Я пытаюсь объяснить, что не все так просто, но она не понимает. Как только женщины в тюрьме узнали, кто я такая, они стали называть меня «леди убийца» [16]. Я не хочу думать о втором слове — «убийца». Но ДНК-доказательства не оставляют места сомнениям, по словам Барбары — адвоката, которую Люк нанял вести мое дело.
Столь же неоспоримыми являются доказательства из камер наблюдения, которые Роджер установил в доме после серии краж со взломом в нашем районе. По моему настоянию, кстати. Какая насмешка судьбы! На записи отчетливо видно, как я душу мужа телефонным кабелем. Я отказывалась поверить, пока мне не разрешили посмотреть. Я сидела, зажав рот руками, шокированная так, что не передать словами. Неужели это действительно я? Как я могла сделать что-то настолько ужасное?
Но камеры не лгут. Дата слушания постоянно переносится. Похоже, суд завален делами. Мне сказали готовиться к «долгому ожиданию».

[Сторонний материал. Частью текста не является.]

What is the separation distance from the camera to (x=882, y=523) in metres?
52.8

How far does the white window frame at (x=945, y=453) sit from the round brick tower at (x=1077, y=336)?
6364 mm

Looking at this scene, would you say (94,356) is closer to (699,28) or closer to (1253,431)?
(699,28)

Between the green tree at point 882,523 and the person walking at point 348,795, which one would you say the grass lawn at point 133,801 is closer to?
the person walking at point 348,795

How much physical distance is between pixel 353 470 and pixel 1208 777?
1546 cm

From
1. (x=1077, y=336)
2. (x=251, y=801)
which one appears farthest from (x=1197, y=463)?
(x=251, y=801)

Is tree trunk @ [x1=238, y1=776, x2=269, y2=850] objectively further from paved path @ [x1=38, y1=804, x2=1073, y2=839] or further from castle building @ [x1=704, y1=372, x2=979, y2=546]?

— Самое важное, Элли, — учит меня Барбара, — это говорить правду. Присяжные обычно видят, когда кто-то ведет себя искренне.
Но что такое правда, если я не могу ее вспомнить?

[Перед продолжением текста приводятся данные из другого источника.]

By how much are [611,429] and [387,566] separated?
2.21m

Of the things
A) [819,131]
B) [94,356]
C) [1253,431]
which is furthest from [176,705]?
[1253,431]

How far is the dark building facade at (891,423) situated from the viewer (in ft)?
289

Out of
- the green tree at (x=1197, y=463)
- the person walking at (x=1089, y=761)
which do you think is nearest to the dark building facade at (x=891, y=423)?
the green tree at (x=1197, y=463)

Распорядок дня в тюрьме помогает от всего отвлечься. Кстати, это чем-то похоже на Хайбридж. У нас есть «уроки» по утрам, но они в большей степени рассчитаны на тех «обитателей» (как нас здесь называют), которые по той или иной причине не получили особого образования. Я неожиданно становлюсь популярной, когда одна из женщин в моем крыле узнает, что у меня есть диплом.

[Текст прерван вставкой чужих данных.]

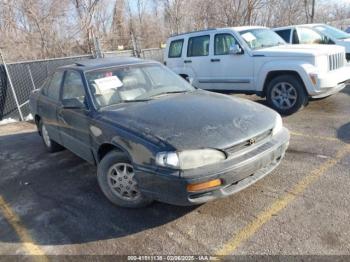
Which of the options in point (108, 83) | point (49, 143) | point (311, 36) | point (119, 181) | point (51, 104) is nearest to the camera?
point (119, 181)

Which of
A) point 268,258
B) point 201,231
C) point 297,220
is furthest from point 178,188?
point 297,220

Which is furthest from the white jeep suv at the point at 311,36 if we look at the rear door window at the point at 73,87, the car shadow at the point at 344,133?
the rear door window at the point at 73,87

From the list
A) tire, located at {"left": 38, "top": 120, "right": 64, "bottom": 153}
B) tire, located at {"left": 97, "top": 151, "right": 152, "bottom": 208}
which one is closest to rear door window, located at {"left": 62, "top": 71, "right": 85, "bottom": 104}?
tire, located at {"left": 97, "top": 151, "right": 152, "bottom": 208}

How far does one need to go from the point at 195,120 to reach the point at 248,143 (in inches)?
22.4

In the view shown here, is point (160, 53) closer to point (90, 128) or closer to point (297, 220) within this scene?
→ point (90, 128)

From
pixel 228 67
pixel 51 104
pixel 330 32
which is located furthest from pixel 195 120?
pixel 330 32

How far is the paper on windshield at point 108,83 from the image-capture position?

— Поможешь мне с заданием по английскому? — спрашивает она в свободное время после чая.
Другая просит совета по поводу сочинения для заочного университета. Я помогаю с удовольствием. От этого я чувствую себя полезной, а некоторые женщины становятся со мной приветливей. Другие же так и обходят меня стороной, шмыгая мимо, как будто я вот-вот наброшусь на них. Но некоторые откровенно агрессивны.